Et là où le bat blesse dans un métier artisanal, c’est que tout est importé, l’argile et les émaux (peinture de couleur).
« Si l’argile algérienne est de bonne qualité et très solide, elle reste inexploitée, ce qui oblige les artisans à avoir recours à l’importation. Si l’argile algérienne était bien traitée, nous aurions eu un avantage sur la qualité et surtout sur le prix car il faut savoir que le kg d’argile importé est de 48 DA, mais si cette matière première était fabriquée localement le kg couterait entre 10 et 15 DA », fait remarquer l’artisane qui précise que pour les émaux, les prix augmentent d’année en année. A titre d’exemple, la couverte qui est l’émail transparent qui sert à finir le travail était cédée à 5 000 DA le sac de 25 kg, aujourd’hui il est à 14 000 DA.
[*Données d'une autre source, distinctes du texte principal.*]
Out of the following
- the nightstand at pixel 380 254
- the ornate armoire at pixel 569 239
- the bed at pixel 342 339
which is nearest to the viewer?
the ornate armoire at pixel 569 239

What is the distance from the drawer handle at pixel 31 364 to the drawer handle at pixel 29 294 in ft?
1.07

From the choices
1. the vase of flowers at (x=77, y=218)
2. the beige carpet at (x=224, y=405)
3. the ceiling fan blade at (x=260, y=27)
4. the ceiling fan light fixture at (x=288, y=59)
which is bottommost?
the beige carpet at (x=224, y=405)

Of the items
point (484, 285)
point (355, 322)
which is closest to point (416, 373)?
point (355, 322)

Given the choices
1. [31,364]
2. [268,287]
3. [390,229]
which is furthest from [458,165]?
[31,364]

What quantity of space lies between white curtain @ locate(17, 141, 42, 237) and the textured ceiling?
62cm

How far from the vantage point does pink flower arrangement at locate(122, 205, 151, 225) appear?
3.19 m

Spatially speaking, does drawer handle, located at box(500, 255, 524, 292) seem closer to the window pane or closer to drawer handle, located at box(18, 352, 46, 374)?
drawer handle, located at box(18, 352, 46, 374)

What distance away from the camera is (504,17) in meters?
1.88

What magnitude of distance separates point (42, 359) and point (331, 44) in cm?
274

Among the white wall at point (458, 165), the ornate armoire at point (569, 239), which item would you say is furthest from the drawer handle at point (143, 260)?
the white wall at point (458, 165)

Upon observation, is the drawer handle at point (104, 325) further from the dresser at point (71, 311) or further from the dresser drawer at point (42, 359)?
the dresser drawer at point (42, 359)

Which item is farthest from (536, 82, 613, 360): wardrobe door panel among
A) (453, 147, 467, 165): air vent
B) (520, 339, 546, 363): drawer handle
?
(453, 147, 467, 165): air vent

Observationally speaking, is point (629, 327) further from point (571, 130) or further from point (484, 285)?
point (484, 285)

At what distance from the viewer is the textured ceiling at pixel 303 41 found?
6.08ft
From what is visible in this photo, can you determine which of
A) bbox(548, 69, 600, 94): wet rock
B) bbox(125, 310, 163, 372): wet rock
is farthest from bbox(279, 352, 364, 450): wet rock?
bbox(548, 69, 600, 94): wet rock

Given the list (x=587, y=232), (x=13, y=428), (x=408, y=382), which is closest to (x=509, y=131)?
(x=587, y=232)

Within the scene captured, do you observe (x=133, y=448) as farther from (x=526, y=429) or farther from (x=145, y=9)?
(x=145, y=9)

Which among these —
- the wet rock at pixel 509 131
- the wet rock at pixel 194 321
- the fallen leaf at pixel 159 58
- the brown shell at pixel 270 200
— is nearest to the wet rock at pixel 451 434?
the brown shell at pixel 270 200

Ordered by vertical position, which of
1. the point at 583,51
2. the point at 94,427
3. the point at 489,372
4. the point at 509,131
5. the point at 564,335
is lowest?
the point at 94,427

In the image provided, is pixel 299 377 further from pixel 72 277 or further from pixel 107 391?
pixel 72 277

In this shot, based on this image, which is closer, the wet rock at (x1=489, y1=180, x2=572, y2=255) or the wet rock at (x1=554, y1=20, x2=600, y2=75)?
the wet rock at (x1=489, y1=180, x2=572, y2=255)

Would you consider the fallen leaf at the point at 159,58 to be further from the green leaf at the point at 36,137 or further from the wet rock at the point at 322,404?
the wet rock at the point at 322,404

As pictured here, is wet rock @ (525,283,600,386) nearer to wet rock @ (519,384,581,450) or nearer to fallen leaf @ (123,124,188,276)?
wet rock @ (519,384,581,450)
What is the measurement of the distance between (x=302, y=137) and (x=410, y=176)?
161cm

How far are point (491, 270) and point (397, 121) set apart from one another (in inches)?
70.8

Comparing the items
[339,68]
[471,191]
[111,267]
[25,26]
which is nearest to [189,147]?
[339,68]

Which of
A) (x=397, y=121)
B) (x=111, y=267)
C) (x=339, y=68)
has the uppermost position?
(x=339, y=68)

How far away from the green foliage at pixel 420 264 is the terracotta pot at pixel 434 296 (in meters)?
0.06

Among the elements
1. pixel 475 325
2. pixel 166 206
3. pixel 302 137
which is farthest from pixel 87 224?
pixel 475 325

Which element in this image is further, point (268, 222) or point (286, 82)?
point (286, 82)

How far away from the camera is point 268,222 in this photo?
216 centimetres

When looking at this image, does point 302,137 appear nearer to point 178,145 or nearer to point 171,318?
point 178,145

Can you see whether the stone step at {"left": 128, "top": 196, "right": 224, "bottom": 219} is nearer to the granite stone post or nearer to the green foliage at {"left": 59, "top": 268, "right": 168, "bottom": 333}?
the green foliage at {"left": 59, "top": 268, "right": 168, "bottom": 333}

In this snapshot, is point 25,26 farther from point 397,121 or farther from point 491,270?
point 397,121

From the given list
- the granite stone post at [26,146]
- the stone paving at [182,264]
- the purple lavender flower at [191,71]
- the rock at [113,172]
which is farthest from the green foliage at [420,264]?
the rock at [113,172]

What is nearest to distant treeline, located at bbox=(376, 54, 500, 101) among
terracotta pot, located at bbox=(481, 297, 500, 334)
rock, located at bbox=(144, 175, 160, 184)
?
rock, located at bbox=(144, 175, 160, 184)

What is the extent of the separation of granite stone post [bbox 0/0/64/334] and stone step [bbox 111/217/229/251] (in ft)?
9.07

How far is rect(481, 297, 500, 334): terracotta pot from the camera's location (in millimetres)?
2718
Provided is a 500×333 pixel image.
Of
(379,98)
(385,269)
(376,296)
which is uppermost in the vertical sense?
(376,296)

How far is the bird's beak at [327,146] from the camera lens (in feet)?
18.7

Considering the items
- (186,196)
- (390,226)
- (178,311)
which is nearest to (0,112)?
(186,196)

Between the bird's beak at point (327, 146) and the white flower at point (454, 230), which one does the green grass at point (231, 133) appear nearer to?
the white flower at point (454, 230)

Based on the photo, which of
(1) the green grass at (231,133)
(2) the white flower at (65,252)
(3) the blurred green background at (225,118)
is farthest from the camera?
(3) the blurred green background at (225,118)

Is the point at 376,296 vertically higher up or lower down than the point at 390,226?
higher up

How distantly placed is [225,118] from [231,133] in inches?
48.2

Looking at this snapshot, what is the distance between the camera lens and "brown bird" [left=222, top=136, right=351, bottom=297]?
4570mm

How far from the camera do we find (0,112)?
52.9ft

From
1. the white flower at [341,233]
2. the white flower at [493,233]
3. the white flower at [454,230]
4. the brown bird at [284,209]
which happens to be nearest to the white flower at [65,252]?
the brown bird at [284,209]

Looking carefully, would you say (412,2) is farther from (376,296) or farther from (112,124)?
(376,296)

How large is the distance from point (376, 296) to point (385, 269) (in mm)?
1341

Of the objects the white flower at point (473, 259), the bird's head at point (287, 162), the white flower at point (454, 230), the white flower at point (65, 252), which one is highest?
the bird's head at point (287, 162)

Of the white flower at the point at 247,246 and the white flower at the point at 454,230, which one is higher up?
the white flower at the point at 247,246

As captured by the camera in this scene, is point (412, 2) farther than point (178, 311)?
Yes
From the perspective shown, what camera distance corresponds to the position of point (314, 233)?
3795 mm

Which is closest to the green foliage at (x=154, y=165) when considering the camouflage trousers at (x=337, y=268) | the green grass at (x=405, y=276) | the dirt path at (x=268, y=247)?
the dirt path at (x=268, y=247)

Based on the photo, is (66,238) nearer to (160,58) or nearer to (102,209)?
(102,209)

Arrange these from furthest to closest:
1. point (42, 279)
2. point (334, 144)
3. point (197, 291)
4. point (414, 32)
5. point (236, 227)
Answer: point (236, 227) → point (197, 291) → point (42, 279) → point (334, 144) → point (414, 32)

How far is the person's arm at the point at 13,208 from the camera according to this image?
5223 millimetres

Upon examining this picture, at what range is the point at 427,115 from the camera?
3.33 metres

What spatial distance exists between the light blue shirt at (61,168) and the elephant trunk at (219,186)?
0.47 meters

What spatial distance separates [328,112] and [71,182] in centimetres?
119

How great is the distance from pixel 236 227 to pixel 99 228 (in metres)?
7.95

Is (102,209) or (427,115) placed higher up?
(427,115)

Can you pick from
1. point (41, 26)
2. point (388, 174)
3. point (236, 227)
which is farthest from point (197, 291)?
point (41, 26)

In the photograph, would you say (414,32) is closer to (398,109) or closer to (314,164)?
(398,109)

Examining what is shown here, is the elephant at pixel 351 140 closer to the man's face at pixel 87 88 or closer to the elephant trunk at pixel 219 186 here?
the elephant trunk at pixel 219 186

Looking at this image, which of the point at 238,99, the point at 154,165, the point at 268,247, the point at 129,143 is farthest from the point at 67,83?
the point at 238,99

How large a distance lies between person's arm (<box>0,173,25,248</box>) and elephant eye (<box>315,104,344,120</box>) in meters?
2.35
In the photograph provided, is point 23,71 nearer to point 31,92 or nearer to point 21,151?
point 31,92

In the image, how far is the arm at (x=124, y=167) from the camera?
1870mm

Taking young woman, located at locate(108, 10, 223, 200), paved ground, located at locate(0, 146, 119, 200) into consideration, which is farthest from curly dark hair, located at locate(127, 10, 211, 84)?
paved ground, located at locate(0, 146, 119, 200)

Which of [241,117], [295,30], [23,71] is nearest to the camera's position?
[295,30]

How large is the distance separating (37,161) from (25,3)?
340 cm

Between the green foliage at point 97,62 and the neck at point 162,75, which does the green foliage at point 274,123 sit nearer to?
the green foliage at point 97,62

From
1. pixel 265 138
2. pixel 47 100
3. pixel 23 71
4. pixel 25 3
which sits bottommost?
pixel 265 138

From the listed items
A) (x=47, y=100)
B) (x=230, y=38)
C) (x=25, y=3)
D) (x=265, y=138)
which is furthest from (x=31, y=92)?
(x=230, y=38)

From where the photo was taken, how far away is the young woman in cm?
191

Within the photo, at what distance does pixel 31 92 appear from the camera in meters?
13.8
Mais ce qui désole le plus notre artiste, c’est le fait de rester tributaire des importateurs et des matières premières qu’ils ramènent
« Nous n’avons pas le choix de la matière car ils importent ce que la majorité demande », relève Samia Marzouk qui comme toutes les entreprises algériennes fait face aux tracasseries administratives et fiscales.
Finalement, la carte d’artisan qu’elle détient n’offre pas autant d’avantages qu’elle devrait.
« Le seul avantage concret est celui contenu dans la LF 2010, et qui dit que tout artisan qui prend des apprentis ne paye qu’un forfait de 5000 DA d’impôt par an. Cette loi nous a enlevé une grosse épine du pied, avant qu’elle ne soit appliquée, ils m’avaient imposé 60 000 DA sur un chiffre d’affaires estimé à 500 000 DA que je n’atteints toujours pas, une enquête a été ouverte et des inspecteurs ont relevé les conditions dans lesquelles je travaillais, mais cela n’avais rien changé. »
« Des entreprises fidèles nous sollicitent pour les cadeaux de fin d’année »
En dépit de tout , “Soupçon d’Art” , aujourd’hui une marque prisée, notamment grâce aux différentes manifestations et foires, a réussi à se faire connaitre dans le monde de l’entreprise.
« Des entreprises fidèles nous sollicitent pour les cadeaux de fin d’année, mais le plus rentable pour nous est de travailler avec des boutiques. Ce qui nous permet avant tout une visibilité, une expérience que nous avons déjà tenté avec des boutiques comme Edenarc à Hydra et Art en liberté à Kouba et en ce moment on réalise une série d’objest pour une boutique qui ouvrira bientôt. »
Pour rappel, impliquée dans ce qu’elle fait, Samia est membre fondatrice de l’association Anissa culture action «mémoire» qui a été créée après la mort tragique de Anissa Asselah épouse du défunt Ahmed Asselah, directeur de l’Ecole des Beaux- Arts assassinés avec son fils le 15 mars 1994.
L’objectif de cette association est de rendre hommage à cette famille en promouvant l’Art en organisant des spectacles, des performances, des rencontres, des conférences…Reste que cette association attend toujours son agrément.